EXCERPTED TEXT »
____

×
Community Blog Use Spark on MaxCompute to Access Alibaba Cloud HBase

Use Spark on MaxCompute to Access Alibaba Cloud HBase

This article describes how to add configuration items in HBase Standard Edition and HBase Enhanced Edition.

Background

You can use Spark on MaxCompute to access instances in a Virtual Private Cloud (VPC) of Alibaba Cloud, such as Elastic Computing Service (ECS), ApsaraDB for HBase, and ApsaraDB RDS for MySQL (RDS.) The underlying network of MaxCompute is isolated from the Internet by default. Spark on MaxCompute provides a solution that enables you to access HBase in VPC environments by configuring spark.hadoop.odps.cupid.vpc.domain.list. HBase Standard Edition and HBase Enhanced Edition have different configurations. This article describes how to add corresponding configuration items in both editions.

HBase Standard Edition

Prepare the Environment

The network environment of HBase resides in the VPC. Therefore, you must add the security group that opens ports 2181, 10600, and 16020. In addition, you must add the IP address of the corresponding MaxCompute instance to the whitelist of HBase.

Find the Corresponding Security Group in the VPC

1

You can find the corresponding security group by looking up the corresponding VPC that you have found. Then, add the security group and set the ports.

2

3

Add to the Whitelist of HBase

Add the following IP address to the whitelist of HBase.

100.104.0.0/16

Create a Table in HBase

create 'test','cf'

Develop a Spark Program

Define the required HBase dependencies.

 <dependency>
      <groupId>org.apache.hbase</groupId>
      <artifactId>hbase-mapreduce</artifactId>
      <version>2.0.2</version>
    </dependency>
     <dependency>
      <groupId>com.aliyun.hbase</groupId>
      <artifactId>alihbase-client</artifactId>
      <version>2.0.5</version>
    </dependency>

Write the Code

object App {
  def main(args: Array[String]) {
    val spark = SparkSession
      .builder()
      .appName("HbaseTest")
      .config("spark.sql.catalogImplementation", "odps")
      .config("spark.hadoop.odps.end.point","http://service.cn.maxcompute.aliyun.com/api")
      .config("spark.hadoop.odps.runtime.end.point","http://service.cn.maxcompute.aliyun-inc.com/api")

____

DATA PROVIDED »
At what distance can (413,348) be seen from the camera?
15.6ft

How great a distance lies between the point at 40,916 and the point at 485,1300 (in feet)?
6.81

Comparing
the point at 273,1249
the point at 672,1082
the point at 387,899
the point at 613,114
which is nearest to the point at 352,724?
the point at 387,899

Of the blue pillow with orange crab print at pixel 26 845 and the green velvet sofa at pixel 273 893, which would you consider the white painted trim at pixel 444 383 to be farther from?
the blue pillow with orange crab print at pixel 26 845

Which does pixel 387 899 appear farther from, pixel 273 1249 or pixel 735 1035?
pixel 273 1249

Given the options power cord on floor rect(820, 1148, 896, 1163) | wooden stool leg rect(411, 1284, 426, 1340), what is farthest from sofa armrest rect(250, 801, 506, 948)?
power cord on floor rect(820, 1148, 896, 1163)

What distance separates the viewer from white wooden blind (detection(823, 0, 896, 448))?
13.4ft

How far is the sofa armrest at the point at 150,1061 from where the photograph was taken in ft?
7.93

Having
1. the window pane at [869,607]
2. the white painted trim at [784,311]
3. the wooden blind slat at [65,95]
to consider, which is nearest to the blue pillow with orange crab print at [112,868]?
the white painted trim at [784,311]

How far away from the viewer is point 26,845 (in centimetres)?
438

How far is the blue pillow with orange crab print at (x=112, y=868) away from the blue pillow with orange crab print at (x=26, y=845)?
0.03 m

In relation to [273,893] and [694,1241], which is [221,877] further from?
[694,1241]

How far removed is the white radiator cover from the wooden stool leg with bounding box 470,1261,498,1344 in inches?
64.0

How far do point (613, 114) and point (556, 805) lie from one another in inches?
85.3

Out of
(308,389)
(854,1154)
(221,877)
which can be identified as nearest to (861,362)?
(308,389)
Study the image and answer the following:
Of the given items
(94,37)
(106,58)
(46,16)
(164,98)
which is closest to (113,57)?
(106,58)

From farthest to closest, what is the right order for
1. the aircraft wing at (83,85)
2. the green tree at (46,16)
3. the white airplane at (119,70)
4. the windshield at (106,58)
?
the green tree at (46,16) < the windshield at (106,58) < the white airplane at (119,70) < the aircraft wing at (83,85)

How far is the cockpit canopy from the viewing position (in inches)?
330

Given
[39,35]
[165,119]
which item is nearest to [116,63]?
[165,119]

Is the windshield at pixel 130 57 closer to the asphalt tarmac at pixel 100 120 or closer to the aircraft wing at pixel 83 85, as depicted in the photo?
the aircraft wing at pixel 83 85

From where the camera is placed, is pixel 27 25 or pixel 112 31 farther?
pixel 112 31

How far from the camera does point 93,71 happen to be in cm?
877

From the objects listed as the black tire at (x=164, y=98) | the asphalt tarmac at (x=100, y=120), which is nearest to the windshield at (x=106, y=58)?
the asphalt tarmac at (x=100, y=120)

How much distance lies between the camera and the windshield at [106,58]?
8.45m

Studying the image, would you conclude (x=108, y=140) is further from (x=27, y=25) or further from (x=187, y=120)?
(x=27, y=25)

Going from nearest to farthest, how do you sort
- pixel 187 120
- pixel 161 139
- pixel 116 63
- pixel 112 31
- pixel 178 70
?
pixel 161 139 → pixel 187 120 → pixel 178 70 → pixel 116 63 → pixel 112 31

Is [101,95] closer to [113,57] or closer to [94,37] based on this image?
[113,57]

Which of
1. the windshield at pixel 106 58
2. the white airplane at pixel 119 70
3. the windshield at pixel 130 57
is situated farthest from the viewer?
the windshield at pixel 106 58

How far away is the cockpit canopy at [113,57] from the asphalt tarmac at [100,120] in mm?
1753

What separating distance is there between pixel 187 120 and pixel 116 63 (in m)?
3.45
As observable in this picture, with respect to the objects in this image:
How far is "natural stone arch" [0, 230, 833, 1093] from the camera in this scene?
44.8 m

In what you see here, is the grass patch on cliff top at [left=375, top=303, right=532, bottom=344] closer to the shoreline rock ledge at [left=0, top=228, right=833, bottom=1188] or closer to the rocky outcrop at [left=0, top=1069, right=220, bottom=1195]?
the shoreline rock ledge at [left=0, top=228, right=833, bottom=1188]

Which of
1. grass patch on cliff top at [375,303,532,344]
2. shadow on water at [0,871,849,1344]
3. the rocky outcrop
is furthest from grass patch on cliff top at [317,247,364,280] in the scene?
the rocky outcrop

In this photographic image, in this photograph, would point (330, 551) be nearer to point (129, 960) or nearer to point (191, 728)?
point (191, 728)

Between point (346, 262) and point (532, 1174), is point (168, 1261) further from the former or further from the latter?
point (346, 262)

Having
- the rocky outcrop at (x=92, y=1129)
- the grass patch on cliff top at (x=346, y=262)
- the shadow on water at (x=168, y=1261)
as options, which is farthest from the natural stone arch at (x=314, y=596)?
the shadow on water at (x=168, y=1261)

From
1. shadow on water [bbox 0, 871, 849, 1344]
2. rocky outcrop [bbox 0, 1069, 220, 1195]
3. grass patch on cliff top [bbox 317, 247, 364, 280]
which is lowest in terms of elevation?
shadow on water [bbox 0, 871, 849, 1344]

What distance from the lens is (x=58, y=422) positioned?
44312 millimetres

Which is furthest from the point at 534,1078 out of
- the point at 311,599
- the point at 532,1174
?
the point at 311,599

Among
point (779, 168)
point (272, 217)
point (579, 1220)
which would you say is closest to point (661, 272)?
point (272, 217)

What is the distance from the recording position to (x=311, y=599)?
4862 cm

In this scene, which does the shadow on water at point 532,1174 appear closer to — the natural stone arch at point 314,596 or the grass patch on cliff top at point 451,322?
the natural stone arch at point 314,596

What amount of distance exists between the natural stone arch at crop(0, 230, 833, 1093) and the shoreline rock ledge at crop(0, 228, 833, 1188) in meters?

____

REQUIREMENT 1 » In the Spark on MaxCompute article above, why must you add a security group that opens ports 2181, 10600, and 16020? Answer in one to three sentences.
REQUIREMENT 2 » From the Spark on MaxCompute article, return the passage that begins at the words "Find the Corresponding Security Group in" and stops after "set the ports.".
REQUIREMENT 3 » In the Spark on MaxCompute article, which IP address should be added to the HBase whitelist?

CORRECT OUTPUT 1 » HBase's network environment resides in the VPC, so the article says you must add a security group that opens ports 2181, 10600, and 16020.

CORRECT OUTPUT 2 »
Find the Corresponding Security Group in the VPC

1

You can find the corresponding security group by looking up the corresponding VPC that you have found. Then, add the security group and set the ports.

CORRECT OUTPUT 3 » 100.104.0.0/16